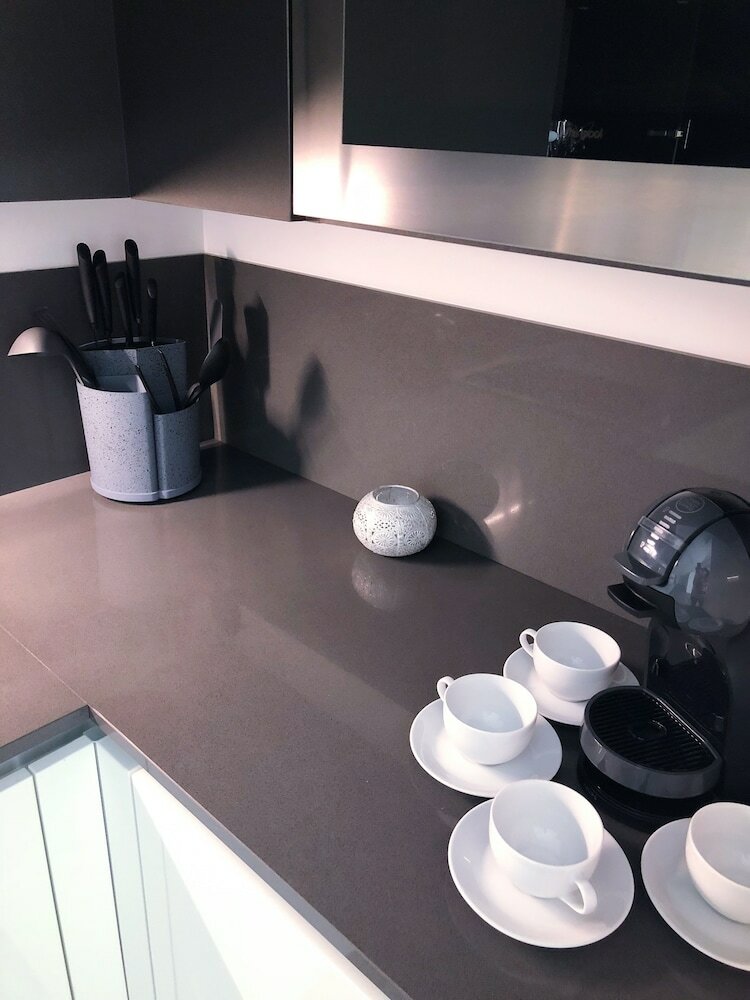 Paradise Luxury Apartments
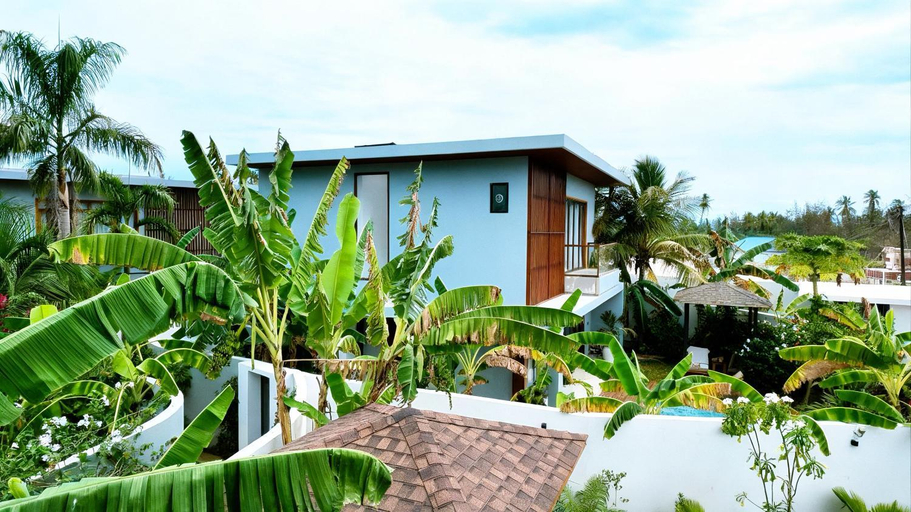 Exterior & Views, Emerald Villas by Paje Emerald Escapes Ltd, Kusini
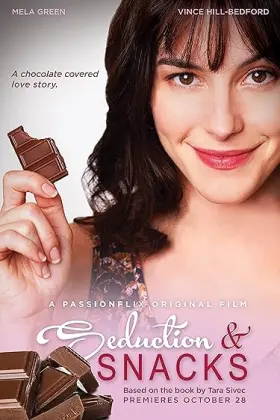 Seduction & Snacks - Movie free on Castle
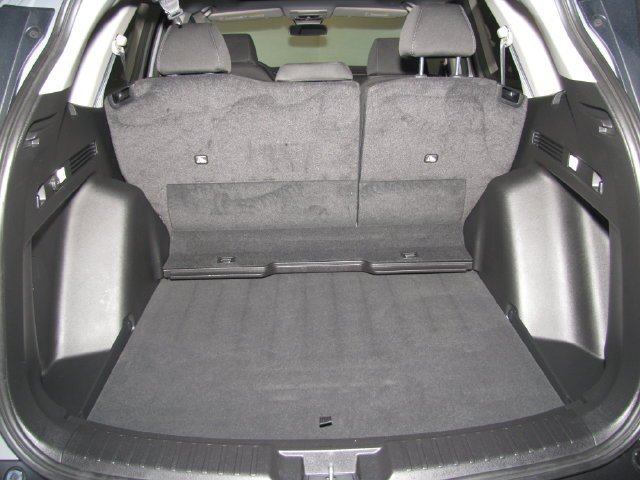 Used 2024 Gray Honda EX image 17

...

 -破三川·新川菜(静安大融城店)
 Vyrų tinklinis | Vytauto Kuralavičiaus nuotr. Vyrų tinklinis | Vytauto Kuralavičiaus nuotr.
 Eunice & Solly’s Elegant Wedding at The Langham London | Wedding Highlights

...

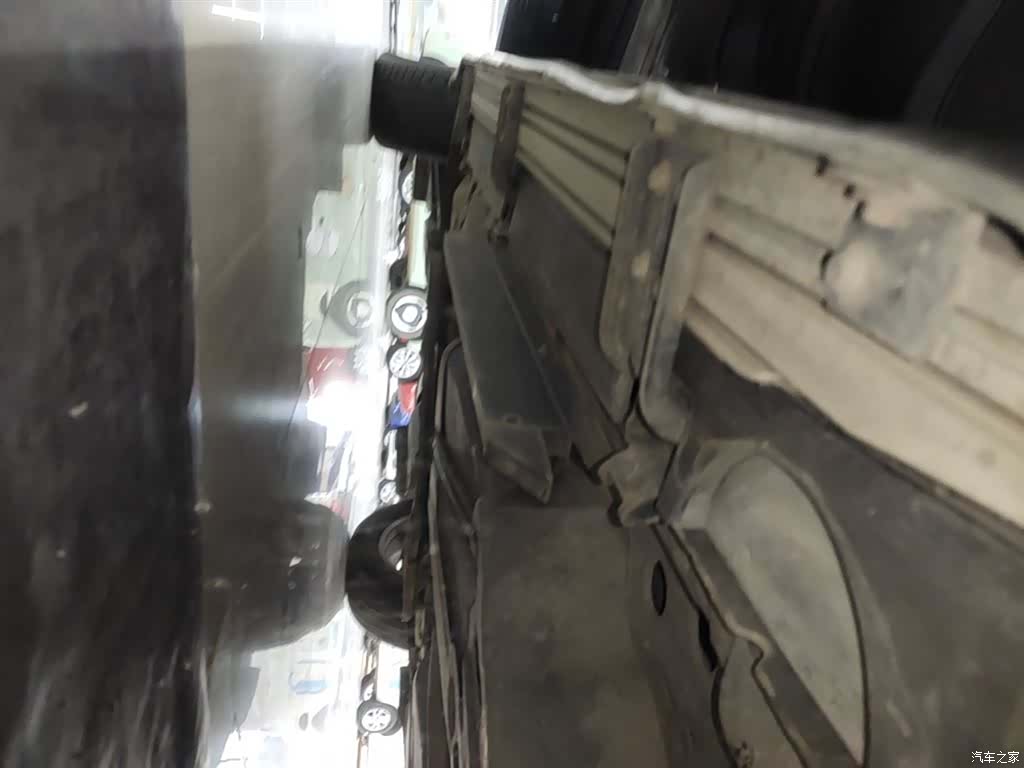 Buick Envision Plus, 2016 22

> _Task instructions_: Rewrite the entries from the line with "Paradise Luxury Apartments" up to and including the line with "Used 2024 Gray Honda EX image 17", replacing "Gray" with "Silver" and leaving everything else unchanged. Give only the text of those entries, without the pictures.

> _Response for this exercise_:
 Paradise Luxury Apartments
 Exterior & Views, Emerald Villas by Paje Emerald Escapes Ltd, Kusini
 Seduction & Snacks - Movie free on Castle
 Used 2024 Silver Honda EX image 17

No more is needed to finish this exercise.